### Task
Please convert the data below into a Markdown table with two columns, Row and Text. Put a row number in Row and the line in Text, and leave out blank lines.

Spatial positioning entries
══════

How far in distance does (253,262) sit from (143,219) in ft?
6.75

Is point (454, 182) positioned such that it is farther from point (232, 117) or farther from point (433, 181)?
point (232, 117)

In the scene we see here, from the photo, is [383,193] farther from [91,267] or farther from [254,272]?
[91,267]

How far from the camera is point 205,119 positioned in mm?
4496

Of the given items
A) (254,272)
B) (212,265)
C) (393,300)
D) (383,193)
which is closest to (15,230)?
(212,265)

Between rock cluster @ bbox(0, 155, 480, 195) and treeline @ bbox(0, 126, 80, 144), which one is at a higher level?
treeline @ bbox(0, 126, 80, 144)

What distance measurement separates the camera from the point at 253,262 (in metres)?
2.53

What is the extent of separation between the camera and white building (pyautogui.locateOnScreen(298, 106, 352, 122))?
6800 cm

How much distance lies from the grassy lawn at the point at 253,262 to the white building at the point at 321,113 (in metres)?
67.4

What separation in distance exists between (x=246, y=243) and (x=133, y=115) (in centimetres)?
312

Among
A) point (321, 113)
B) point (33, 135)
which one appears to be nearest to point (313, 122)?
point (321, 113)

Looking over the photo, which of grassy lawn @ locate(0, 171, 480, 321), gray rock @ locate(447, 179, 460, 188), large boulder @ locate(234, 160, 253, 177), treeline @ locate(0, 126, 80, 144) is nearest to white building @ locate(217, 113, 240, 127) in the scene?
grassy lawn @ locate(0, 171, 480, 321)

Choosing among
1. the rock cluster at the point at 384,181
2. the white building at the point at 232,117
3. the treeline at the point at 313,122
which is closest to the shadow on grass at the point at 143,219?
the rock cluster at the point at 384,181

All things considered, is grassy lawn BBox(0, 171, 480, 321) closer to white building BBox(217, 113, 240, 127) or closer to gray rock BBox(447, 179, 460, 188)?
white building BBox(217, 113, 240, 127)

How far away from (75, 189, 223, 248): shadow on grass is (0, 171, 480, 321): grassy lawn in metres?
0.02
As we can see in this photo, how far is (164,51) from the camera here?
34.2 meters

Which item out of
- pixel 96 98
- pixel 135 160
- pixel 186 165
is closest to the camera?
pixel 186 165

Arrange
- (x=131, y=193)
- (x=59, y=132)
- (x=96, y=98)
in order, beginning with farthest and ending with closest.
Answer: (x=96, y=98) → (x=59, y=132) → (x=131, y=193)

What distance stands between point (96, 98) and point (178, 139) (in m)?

══════

### Result of the exercise
| Row | Text |
|---|---|
| 1 | How far in distance does (253,262) sit from (143,219) in ft? |
| 2 | 6.75 |
| 3 | Is point (454, 182) positioned such that it is farther from point (232, 117) or farther from point (433, 181)? |
| 4 | point (232, 117) |
| 5 | In the scene we see here, from the photo, is [383,193] farther from [91,267] or farther from [254,272]? |
| 6 | [91,267] |
| 7 | How far from the camera is point 205,119 positioned in mm? |
| 8 | 4496 |
| 9 | Of the given items |
| 10 | A) (254,272) |
| 11 | B) (212,265) |
| 12 | C) (393,300) |
| 13 | D) (383,193) |
| 14 | which is closest to (15,230)? |
| 15 | (212,265) |
| 16 | Between rock cluster @ bbox(0, 155, 480, 195) and treeline @ bbox(0, 126, 80, 144), which one is at a higher level? |
| 17 | treeline @ bbox(0, 126, 80, 144) |
| 18 | What distance measurement separates the camera from the point at 253,262 (in metres)? |
| 19 | 2.53 |
| 20 | What is the extent of separation between the camera and white building (pyautogui.locateOnScreen(298, 106, 352, 122))? |
| 21 | 6800 cm |
| 22 | How much distance lies from the grassy lawn at the point at 253,262 to the white building at the point at 321,113 (in metres)? |
| 23 | 67.4 |
| 24 | What separation in distance exists between (x=246, y=243) and (x=133, y=115) (in centimetres)? |
| 25 | 312 |
| 26 | Among |
| 27 | A) point (321, 113) |
| 28 | B) point (33, 135) |
| 29 | which one appears to be nearest to point (313, 122)? |
| 30 | point (321, 113) |
| 31 | Looking over the photo, which of grassy lawn @ locate(0, 171, 480, 321), gray rock @ locate(447, 179, 460, 188), large boulder @ locate(234, 160, 253, 177), treeline @ locate(0, 126, 80, 144) is nearest to white building @ locate(217, 113, 240, 127) in the scene? |
| 32 | grassy lawn @ locate(0, 171, 480, 321) |
| 33 | Choosing among |
| 34 | 1. the rock cluster at the point at 384,181 |
| 35 | 2. the white building at the point at 232,117 |
| 36 | 3. the treeline at the point at 313,122 |
| 37 | which is closest to the shadow on grass at the point at 143,219? |
| 38 | the rock cluster at the point at 384,181 |
| 39 | All things considered, is grassy lawn BBox(0, 171, 480, 321) closer to white building BBox(217, 113, 240, 127) or closer to gray rock BBox(447, 179, 460, 188)? |
| 40 | white building BBox(217, 113, 240, 127) |
| 41 | How far away from (75, 189, 223, 248): shadow on grass is (0, 171, 480, 321): grassy lawn in metres? |
| 42 | 0.02 |
| 43 | As we can see in this photo, how far is (164,51) from the camera here? |
| 44 | 34.2 meters |
| 45 | Which item out of |
| 46 | - pixel 96 98 |
| 47 | - pixel 135 160 |
| 48 | - pixel 186 165 |
| 49 | is closest to the camera? |
| 50 | pixel 186 165 |
| 51 | Arrange |
| 52 | - (x=131, y=193) |
| 53 | - (x=59, y=132) |
| 54 | - (x=96, y=98) |
| 55 | in order, beginning with farthest and ending with closest. |
| 56 | Answer: (x=96, y=98) → (x=59, y=132) → (x=131, y=193) |
| 57 | What distance stands between point (96, 98) and point (178, 139) (in m)? |